IFG report reveals frustration with ‘rigid’ Digital Marketplace

New report lifts lid on frustrations and tensions within government over role of Government Digital Service

Theresa May’s government has shown limited visible political leadership for digital government, according to a hard-hitting report from the Institute for Government.

The institute has released a study on how digital government can be improved, calling for greater ministerial support for digital transformation.

It said that a new minister for digital government should be appointed to inject new life into the digital transformation agenda and overcome resistance among some civil servants.

The report said: “In Whitehall, the role of the Government Digital Service (GDS), which is tasked with leading the digital transformation of government, is contested, and its achievements questioned.

“The spread of new digital services for the public has been slower than planned. And departments resent interference and resist new ways of working.

“Much remains to be done if the manifesto commitments are to be met and the opportunities of the digital age seized.”

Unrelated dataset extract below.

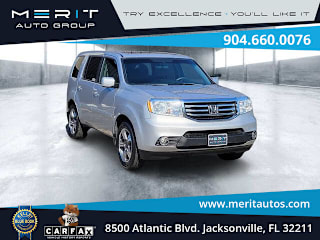 2015 Honda Pilot 5FNYF4H32FB067572 2015 Honda Pilot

The report was compiled after interviews with 30 interviews with senior digital and policy officials across Whitehall and the public sector, and vendors to government.

It uncovered frustration with the government’s Digital Marketplace, which lacks features such as one-click purchasing.

“One vendor told us that when it started, the Digital Marketplace felt like a catalogue of assured products; as it has grown, it has lost this element of quality assurance,” according to the authors.

The IFG recommended that GDS standards need to be applied consistently in tenders.

It added that user needs could be met better through a more proactive helpdesk “that both monitors and supports the quality of tenders for inexperienced users, and one-click ordering and payment for experienced users”.

IFG also said there should be no complacency about the extent to which IT transformation has led to culture change within government.

It said that it had “found that while there are now digital teams in every government department, many senior civil servants still confuse IT and digital, and departments have only started to adapt to new ways of working.

“Many services and the datasets that support them operate in glorious isolation, running old software on old IT, with bespoke data exchanges. In the wider public sector, progress is even more patchy.”